Gene expression is a tightly regulated process that allows cells, tissues and ultimately whole organisms to thrive. At the heart of this regulation, transcription factors play a fundamental role in keeping things in check. However, over the last few decades, another level of transcriptional control, termed epigenetic regulation, has garnered extensive attention. In vertebrates, for example, epigenetic modification through cytosine methylation is thought to repress nuclear gene expression, and is implicated in the regulation of both normal and aberrant gene expression. However, most investigations to date have focused on epigenetic modifications of the nuclear genome, with little attention devoted to mitochondrial DNA. In their study, Lisa Shock, Prashant Thakkar, Erica Peterson, Richard Moran and Shirley Taylor, from the Virginia Commonwealth University, USA, specifically investigated the epigenetic control of mitochondrial gene expression. The team hypothesized that cytosine methylation of mitochondrial DNA plays an important role in the regulation of mitochondrial gene expression.

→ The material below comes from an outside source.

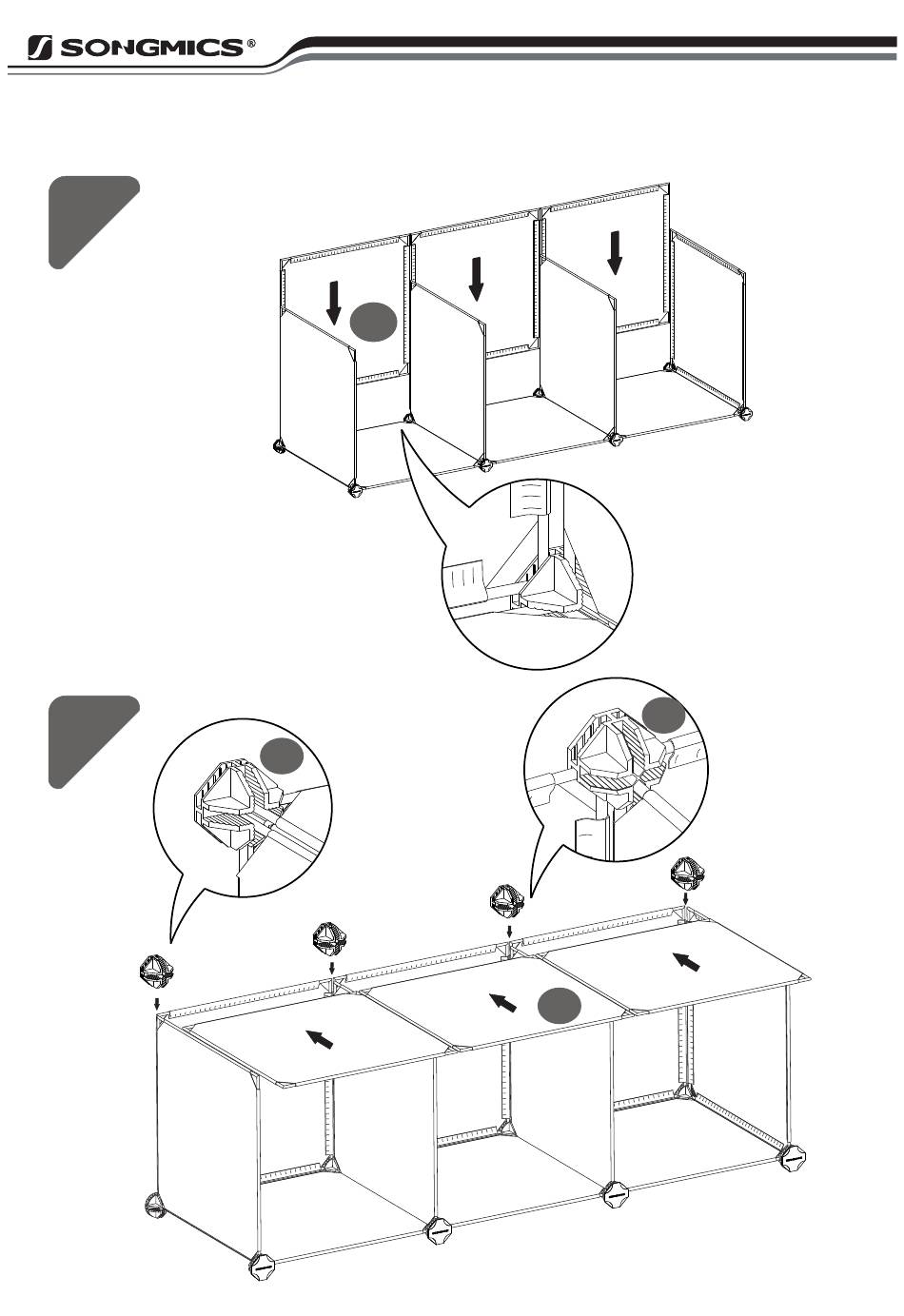 SONGMICS®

Initially, the authors examined the genomic region neighbouring the established coding sequence of an enzyme capable of methylating cytosine nucleotides in the nuclear genome, DNA methyltransferase 1 (DNMT1), to investigate whether this enzyme could be involved in mitochondrial DNA methylation. They discovered that a region upstream of the ‘nuclear form’ of DNMT1 encoded a sequence sufficient to import this protein into the mitochondrion, and that mammalian cells express both ‘nuclear’ and ‘mitochondrial’ DNMT1 transcripts and proteins.
Then the authors overexpressed two proteins (nuclear respiratory factor 1 and the peroxisome proliferator-activated γ coactivator-1α, which upregulate expression of nuclear encoded mitochondrial genes) in mammalian cells to explore the role of ‘mitochondrial’ DNMT1 in mitochondrial epigenetic regulation. The team found that when expressed together, these factors increased the abundance of DNMT1 in mitochondria fivefold, suggesting that ‘mitochondrial’ DNMT1 expression is responsive to endogenous factors regulating mitochondrial function.
In addition, the team looked at cells deficient in p53, a protein known to regulate mitochondrial respiration, to ensure that DNMT1 affected mitochondrial gene expression in a situation where mitochondrial function is altered. They observed a threefold increase in ‘mitochondrial’ DNMT1, which differentially affected mitochondrial gene expression, providing further evidence of a link between DNMT1 and changes in mitochondrial function. Then, the team used cells expressing DNMT1 with a tag allowing immunoprecipitation of the protein and found that DNMT1 coprecipitated with mitochondrial DNA, indicating their direct interaction in these cells. Finally, the authors established the presence of methylated nucleotides (5-methylcytosine and 5-hydroxymethylcytosine) in mitochondrial DNA, providing further confirmation of epigenetic regulation of the organelle.
Overall, these results confirm epigenetic modification of mitochondrial DNA through the action of DNMT1. In the mitochondria, this enzyme appears to methylate cytosine nucleotides, thereby affecting mitochondrial gene expression. In addition, this work adds to the complexity of the cross-talk between the nuclear and mitochondrial genomes necessary for cellular metabolic homeostasis. Although DNMT1 mitochondrial targeting sequence appears to be conserved across multiple mammalian species, it is not clear whether this conservation extends to other species. However, if this process is evolutionarily conserved, one can wonder how organisms that lack functional DNA methyltransferases (such as fruit flies) compensate for this deficiency.